Exercise instructions: Look for the line containing "kingdom: Animalia" in the entries below, then print that line and all that follow it exactly.

◇ ◇ ◇ ◇ ◇

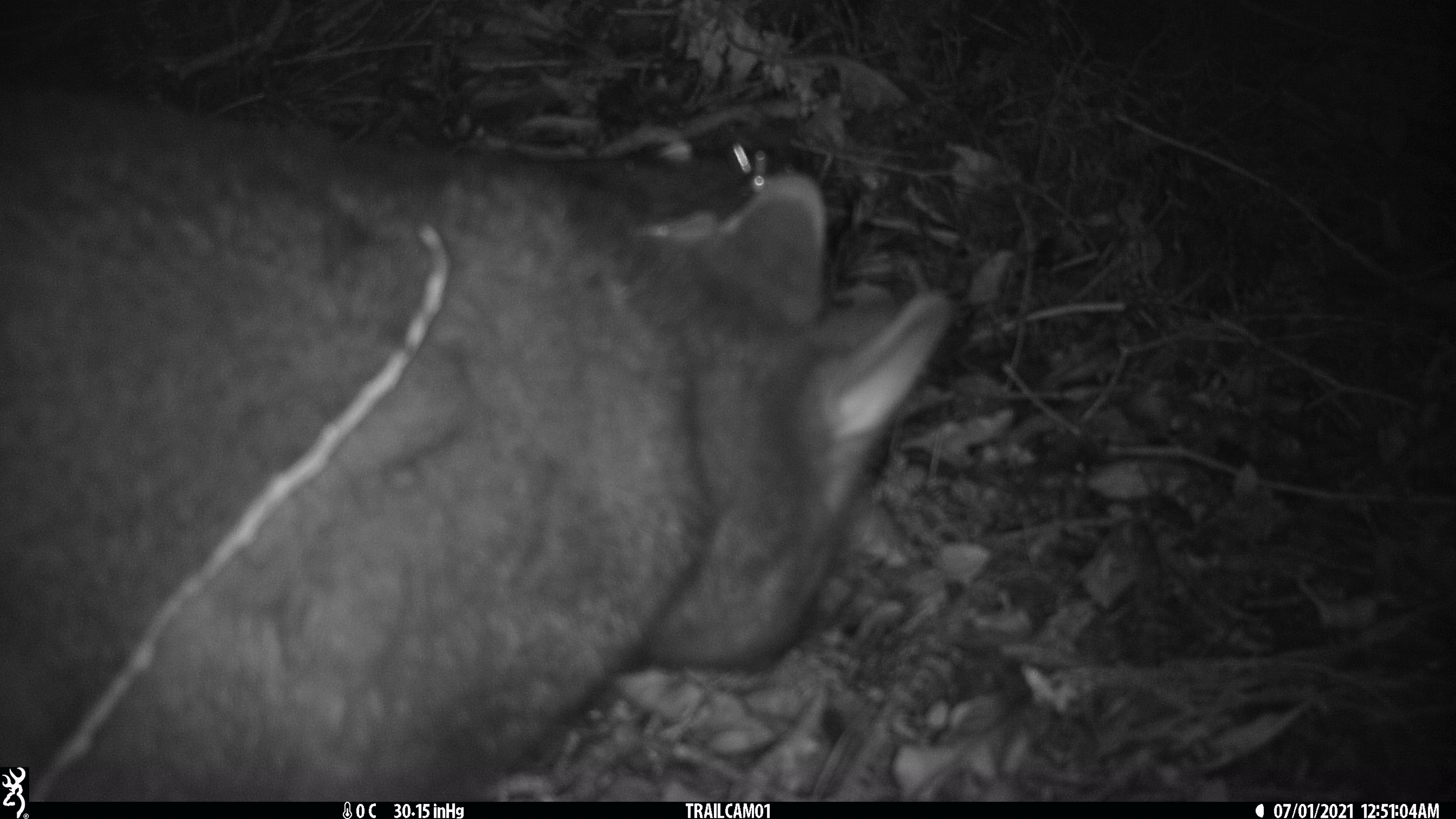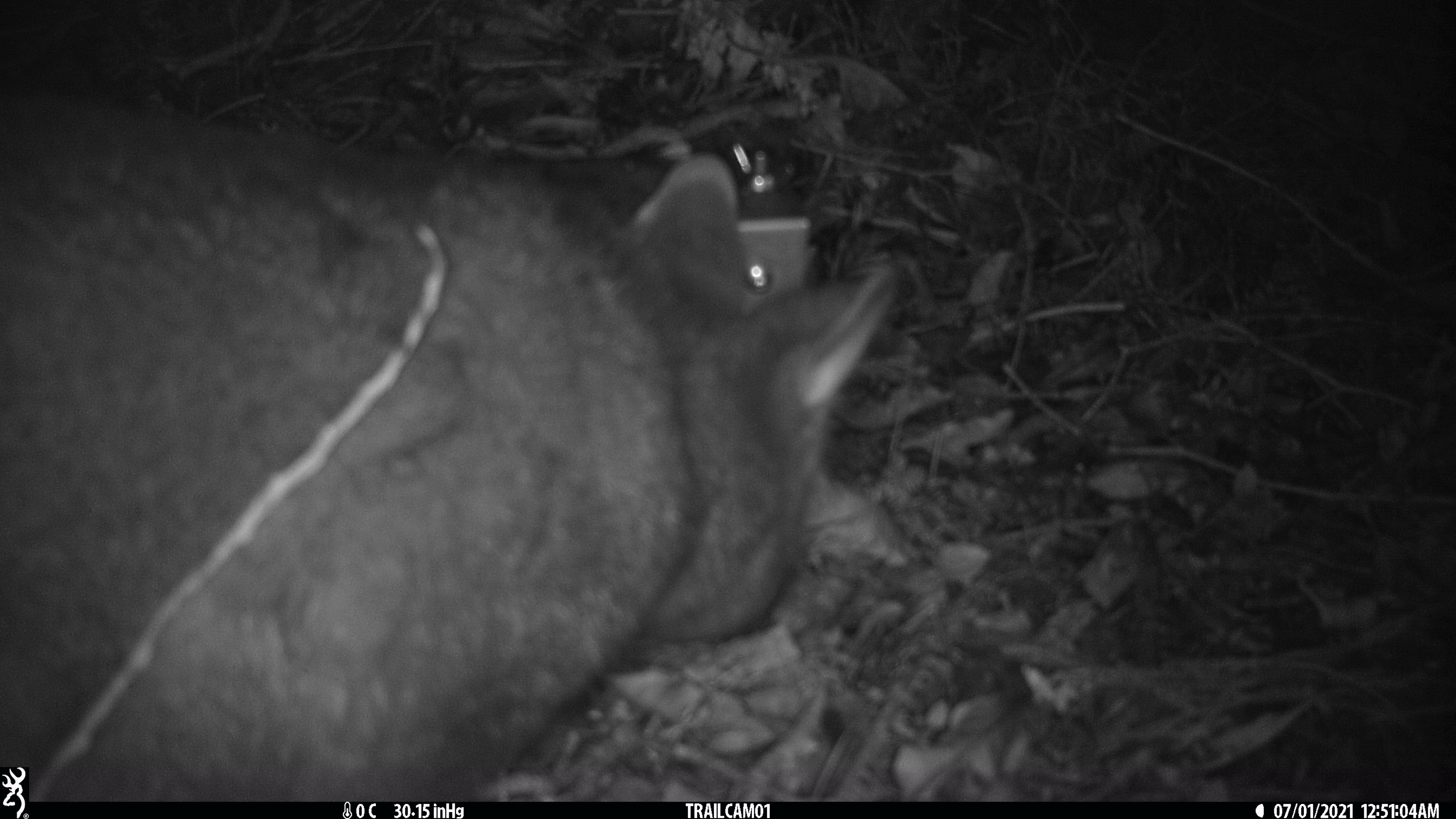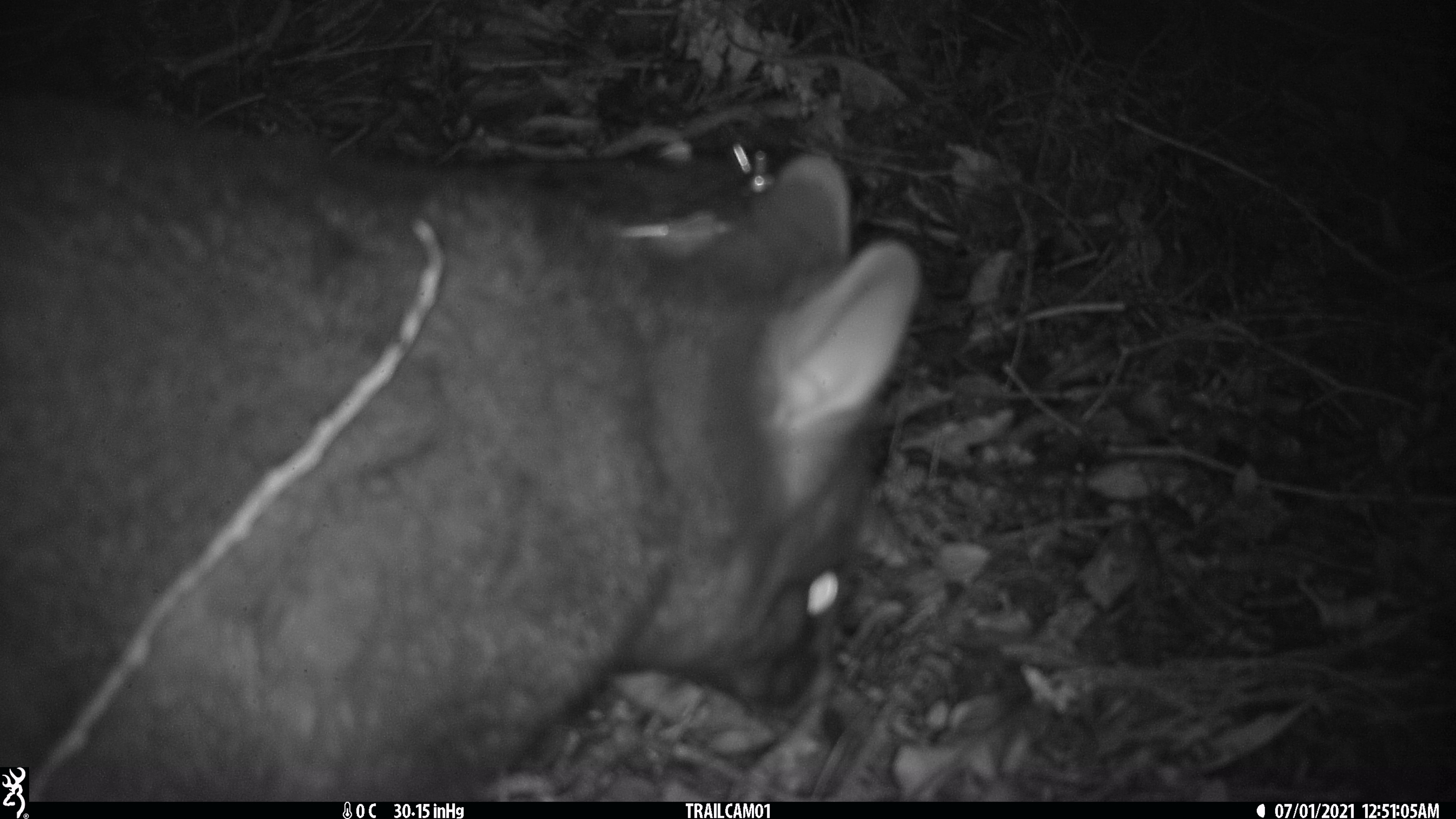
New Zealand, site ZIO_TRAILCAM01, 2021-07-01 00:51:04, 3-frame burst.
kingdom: Animalia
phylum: Chordata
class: Mammalia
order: Diprotodontia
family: Phalangeridae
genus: Trichosurus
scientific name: Trichosurus vulpecula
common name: common brushtail possum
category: possum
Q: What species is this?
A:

◇ ◇ ◇ ◇ ◇

Response:
kingdom: Animalia
phylum: Chordata
class: Mammalia
order: Diprotodontia
family: Phalangeridae
genus: Trichosurus
scientific name: Trichosurus vulpecula
common name: common brushtail possum
category: possum
Q: What species is this?
A:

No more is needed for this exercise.